Robert A. Cohen, a former co-chief of the Market Abuse Unit, has been appointed Chief of the Cyber Unit.

Retail Strategy Task Force

The Retail Strategy Task Force on its end will develop proactive, targeted initiatives to identify misconduct impacting retail investors. It will apply the lessons learned from Enforcement Division’s previous cases and leverage data analytics and technology to identify large-scale misconduct affecting retail investors. The task force will include enforcement personnel from around the country and will work with staff across the SEC, including from the SEC’s National Exam Program and the Office of Investor Education and Advocacy.

“Protecting the welfare of the Main Street investor has long been a priority for the Commission,” Steven Peikin, Co-Director of the SEC’s Enforcement Division, said in a statement. “By dedicating additional resources and expertise to developing strategies to address misconduct that victimizes retail investors, the division will better protect our most vulnerable market participants.”

SEC files charges against two ICOs

We’re not sure whether this has anything to do with the mentioned two initiatives, but the SEC has already charged a businessman and two companies with defrauding investors in a pair of initial coin offerings (ICOs) purportedly backed by investments in real estate and diamonds.

The Commission alleges that Maksim Zaslavskiy and his companies have been selling unregistered securities, and the digital tokens or coins being peddled don’t really exist. According to the SEC’s complaint, investors in REcoin Group Foundation and DRC World (also known as Diamond Reserve Club) have been told they can expect sizeable returns from the companies’ operations when neither has any real operations.

REcoin was touted as “The First Ever Cryptocurrency Backed by Real Estate,” adding that the company had a “team of lawyers, professionals, brokers, and accountants” that would invest REcoin’s ICO proceeds into real estate when in fact — according to SEC — none had been hired or even consulted. Additionally, Zaslavskiy and REcoin allegedly misrepresented they had raised between $2 million and $4 million from investors when the actual amount is approximately $300,000.

The complaint doesn’t stop there; SEC further alleges that Zaslavskiy has carried his scheme over to Diamond Reserve Club, which purportedly invests in diamonds and obtains discounts with product retailers for individuals who purchase “memberships” in the company. Despite their representations to investors, the SEC alleges that Zaslavskiy and Diamond have not purchased any diamonds nor engaged in any business operations. Yet they allegedly continue to solicit investors and raise funds as though they have.

The SEC obtained an emergency court order to freeze the assets of Zaslavskiy and his companies.

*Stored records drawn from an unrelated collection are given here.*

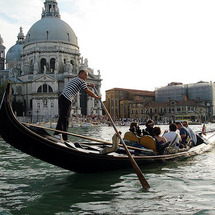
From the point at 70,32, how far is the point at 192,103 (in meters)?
22.8

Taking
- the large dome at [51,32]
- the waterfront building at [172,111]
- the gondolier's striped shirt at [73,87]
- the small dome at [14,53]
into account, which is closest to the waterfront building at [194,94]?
the waterfront building at [172,111]

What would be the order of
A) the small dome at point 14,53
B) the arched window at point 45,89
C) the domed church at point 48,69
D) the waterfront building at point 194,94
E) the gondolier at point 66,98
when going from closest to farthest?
the gondolier at point 66,98
the domed church at point 48,69
the arched window at point 45,89
the small dome at point 14,53
the waterfront building at point 194,94

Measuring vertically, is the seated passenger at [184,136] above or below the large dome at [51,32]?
below

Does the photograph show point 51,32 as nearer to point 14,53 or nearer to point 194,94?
point 14,53

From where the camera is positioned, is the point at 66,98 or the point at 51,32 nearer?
the point at 66,98

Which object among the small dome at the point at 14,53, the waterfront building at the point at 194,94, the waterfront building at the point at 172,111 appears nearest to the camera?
the waterfront building at the point at 172,111

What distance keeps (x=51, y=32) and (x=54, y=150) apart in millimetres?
44920

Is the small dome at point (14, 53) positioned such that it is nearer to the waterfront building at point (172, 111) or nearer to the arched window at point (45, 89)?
the arched window at point (45, 89)

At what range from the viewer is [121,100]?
197 ft

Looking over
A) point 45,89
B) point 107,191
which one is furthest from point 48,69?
point 107,191

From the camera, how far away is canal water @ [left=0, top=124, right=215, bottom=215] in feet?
12.2

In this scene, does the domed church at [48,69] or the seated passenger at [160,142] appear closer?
the seated passenger at [160,142]

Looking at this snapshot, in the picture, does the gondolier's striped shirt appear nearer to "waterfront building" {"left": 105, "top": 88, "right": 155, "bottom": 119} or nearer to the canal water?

Filed in federal district court in Brooklyn, N.Y., SEC’s complaint charges Zaslavskiy, REcoin, and Diamond with violations of the anti-fraud and registration provisions of the federal securities laws. The complaint seeks permanent injunctions and disgorgement plus interest and penalties. For Zaslavskiy, the SEC also seeks an officer-and-director bar and a bar from participating in any offering of digital securities.

The SEC’s investigation, which is continuing, has been conducted by Jorge Tenreiro, Pamela Sawhney and Valerie A. Szczepanik. The case is being supervised by Lara S. Mehraban.

SEC: Beware of ICOs

While ICOs will have their place in the modern economy, the SEC warns people to go easy with them. The Commission’s Office of Investor Education and Advocacy recently issued an investor alert warning about the risks of ICOs.

“Investors should be wary of companies touting ICOs as a way to generate outsized returns,” said Andrew M. Calamari, Director of the SEC’s New York Regional Office. “As alleged in our complaint, Zaslavskiy lured investors with false promises of sizeable returns from novel technology.”

We support what SEC is doing and think that some order should be added to the ICOs which are currently in the wild west phase. That being said, we don’t support bans of any sort, just some sort of a mechanism that will assure investors there is a real company with a business plan behind every coin offering. And with SEC’s new initiatives, perhaps we get something like that.